No Reversal of CENVAT Credit of Excise Duty can be Done prior to Clearance or Removal of Goods: CESTAT [Read Order]

No Reversal of CENVAT Credit of Excise Duty - prior to Clearance or Removal of Goods - CESTAT - TAXSCAN

The Mumbai bench of the Customs, Excise and Service Tax Appellate Tribunal (CESTAT) held that the CENVAT credit cannot reversed before clearance/removal of the goods. 

Alfa Laval (India) Limited, the appellant assessee was a manufacturer of ‘equipment for heating, cooling and separation’ and, having procured certain ‘taxable services’ proceeded to take credit of tax in the invoices as permissible under rule 3 of CENVAT Credit Rules, 2004. 

The assessee appealed against the order passed by the Commissioner of Central Excise for the recovery under Rule 14 of the CENVAT Credit Rules and the imposition of the penalty under Rule 15 of the CENVAT Credit Rules. 

Jitendra Motwani, the counsel for the assessee contended that the machinery provision for disaggregation of credit did not require the exercise of option at the beginning of the year and that the self-contained scheme, for neutralization under rule 6(3A) of CENVAT Credit Rules did not envisage any timelines therein. 
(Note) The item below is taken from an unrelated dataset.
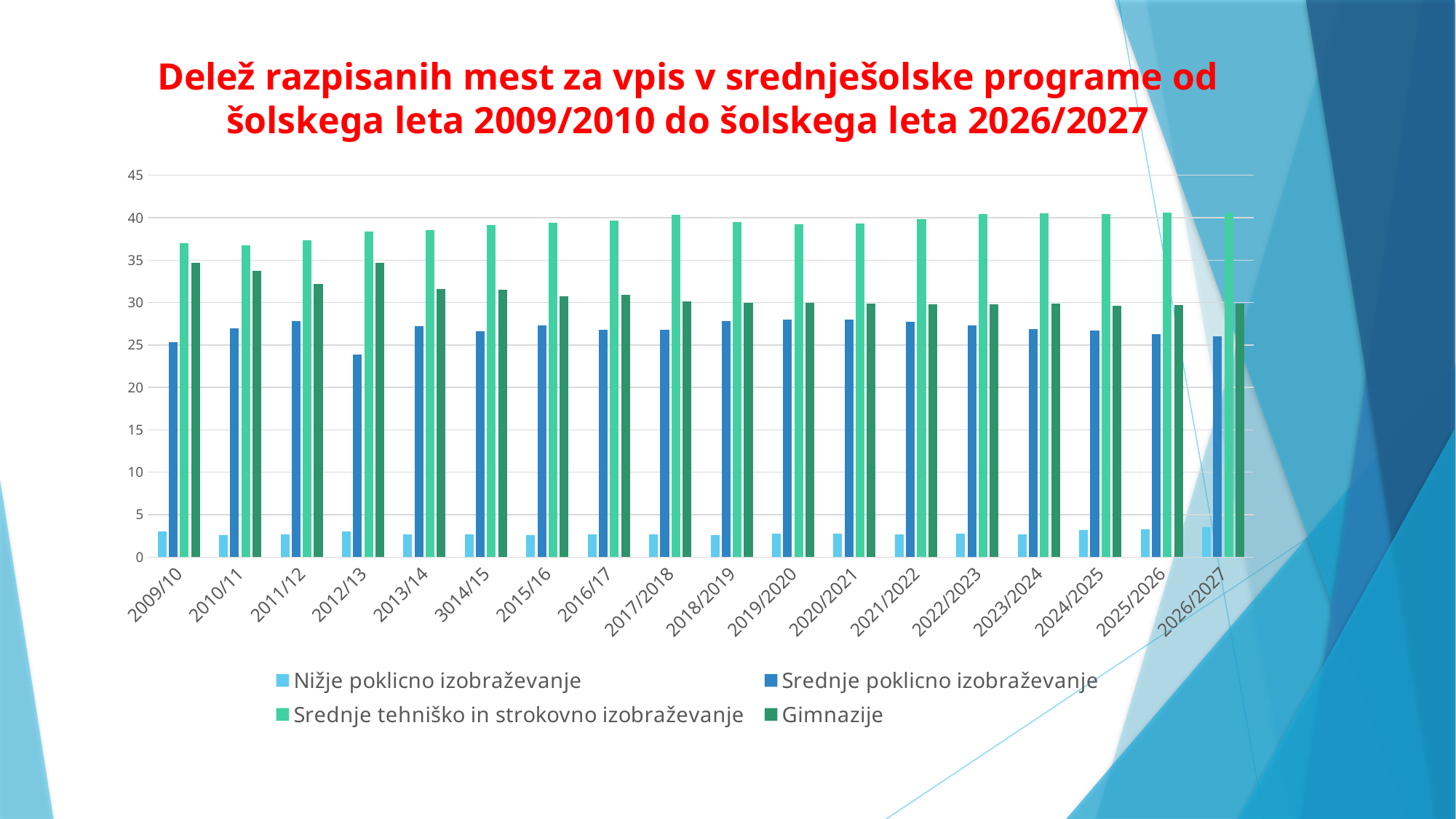
Is the value for Srednje tehniško in strokovno izobraževanje in 2017/2018 greater or less than 35? greater Do the values for Srednje tehniško in strokovno izobraževanje generally rise or fall from 2009/10 to 2026/2027? rise Is the value for Gimnazije in 2009/10 greater or less than 30? greater In 2009/10, which is larger: Srednje tehniško in strokovno izobraževanje or Gimnazije? Srednje tehniško in strokovno izobraževanje Is the value for Nižje poklicno izobraževanje in 2026/2027 greater or less than 5? less Do the values for Gimnazije generally rise or fall from 2009/10 to 2026/2027? fall Which series is shown in dark green in the legend? Gimnazije In which school year is the value for Srednje poklicno izobraževanje lowest? 2012/13 How many series does the legend list? 4 How many school-year categories are shown on the x axis? 18 What kind of chart is shown on the slide? bar chart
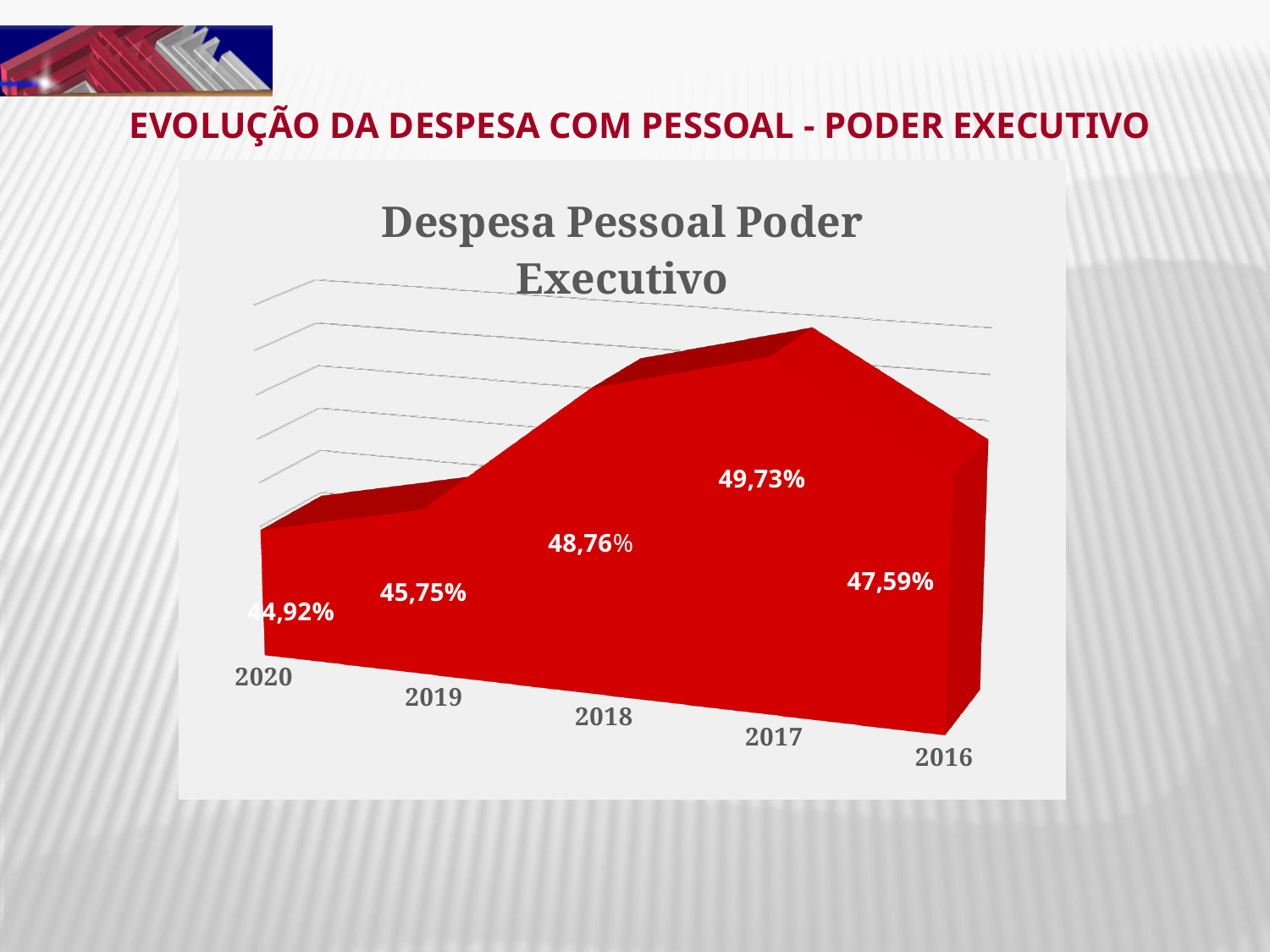
Which year has the lowest value in the Despesa Pessoal Poder Executivo chart? 2020 What is the difference between the values for 2018 and 2019 in the Despesa Pessoal Poder Executivo chart? 3,01 percentage points What kind of chart is the Despesa Pessoal Poder Executivo chart? Area chart What is the value for 2020 in the Despesa Pessoal Poder Executivo chart? 44,92% What is the difference between the values for 2017 and 2016 in the Despesa Pessoal Poder Executivo chart? 2,14 percentage points How many years are shown on the x axis of the Despesa Pessoal Poder Executivo chart? 5 What is the value for 2016 in the Despesa Pessoal Poder Executivo chart? 47,59% Which year has the highest value in the Despesa Pessoal Poder Executivo chart? 2017 What is the value for 2018 in the Despesa Pessoal Poder Executivo chart? 48,76% Do the values rise or fall along the x axis from 2020 to 2017 in the Despesa Pessoal Poder Executivo chart? Rise What is the title of the chart on the slide? Despesa Pessoal Poder Executivo Which is larger in the Despesa Pessoal Poder Executivo chart, the value for 2019 or the value for 2016? 2016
Bhilegaonkar Deepak, the counsel for the department relied on the decisions made by the lower authorities and contended that the assessee was not eligible to avail of the CENVAT Credit and that the recovery raised by the revenue was as per the law and liable to be sustained. 

The Bench observed that in the case of  Hello Minerals Water (P) Ltd, the court held that the reversal of CENVAT credit amounts to non-taking of credit on the inputs. Hence the benefit had to be given to the notification granting exemption/rate of duty on the final product since the reversal of the credit on the input was done at the Tribunal’s stage. 

The two-member bench comprising Ajay Sharma (Judicial) and C J Mathew (Technical) held that no reversal of CENVAT Credit can be done before clearance or removal of goods.